Immigration is one of the most crucial issues facing the country this election season. Yet it is also an issue with no easy answers; one that stirs up strong feelings on all sides; and one fraught with misunderstanding and fear.

There are 8 to 12 million undocumented immigrants currently living and working in the US, with tens of thousands more entering the country every year. Though these immigrants cannot vote, their low wages form part of the backbone of the US economy.

Meanwhile, naturalized immigrants and citizen children of immigrants represent a large and growing block of voters, with Latinos in particular having a major presence in swing states. There are about six million undocumented Mexican immigrants in the US, and Latinos -- including millions with voting rights -- are considered to be the fastest growing ethnic group in the country. The 2000 census counted over 35 million Latinos in the US, an increase of 50 percent from 1990. Estimates put out by the Census Bureau for 2003 count Hispanics as the largest and fastest growing minority group in the nation, with more than 40 million Hispanic citizens and immigrants present in the US.

* DATA SECTION *
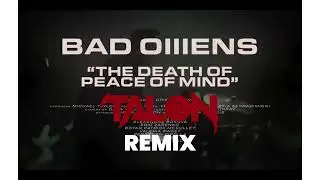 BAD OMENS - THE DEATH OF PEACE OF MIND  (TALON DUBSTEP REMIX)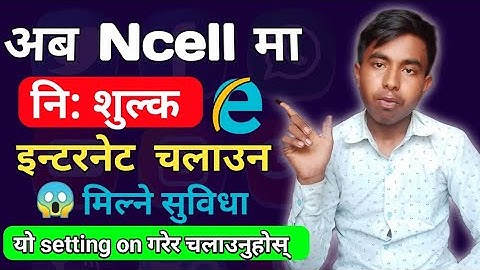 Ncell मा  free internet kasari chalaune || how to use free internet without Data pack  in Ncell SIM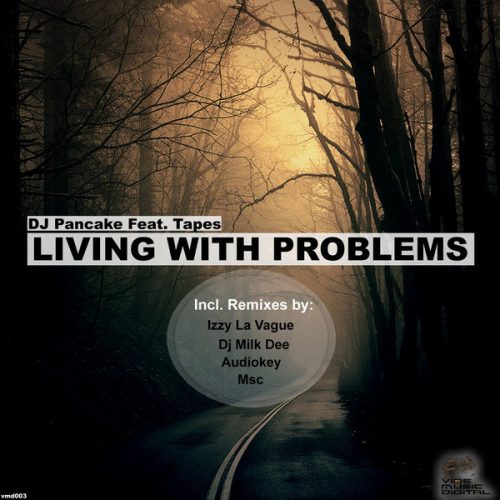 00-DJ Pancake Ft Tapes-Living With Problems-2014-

* PROBLEM SET *
1. Print the part of the immigration passage that opens with the words containing "Immigration is one" and closes with "misunderstanding and fear.".
2. Render this sentence from the immigration passage in Spanish: "The 2000 census counted over 35 million Latinos in the US, an increase of 50 percent from 1990."
3. Decide whether each statement agrees with the immigration passage, answering yes or no and quoting the deciding words: (a) Undocumented immigrants cannot vote. (b) About ten million undocumented Mexican immigrants live in the US. (c) Census Bureau estimates for 2003 count Hispanics as the largest minority group in the nation.
Base every answer on the immigration passage alone.

* SOLUTIONS BY TASK *
1.
Immigration is one of the most crucial issues facing the country this election season. Yet it is also an issue with no easy answers; one that stirs up strong feelings on all sides; and one fraught with misunderstanding and fear.

2. El censo de 2000 contó más de 35 millones de latinos en EE. UU., un aumento del 50 por ciento con respecto a 1990.

3.
(a) Yes: "Though these immigrants cannot vote"
(b) No: "There are about six million undocumented Mexican immigrants in the US"
(c) Yes: "count Hispanics as the largest and fastest growing minority group in the nation"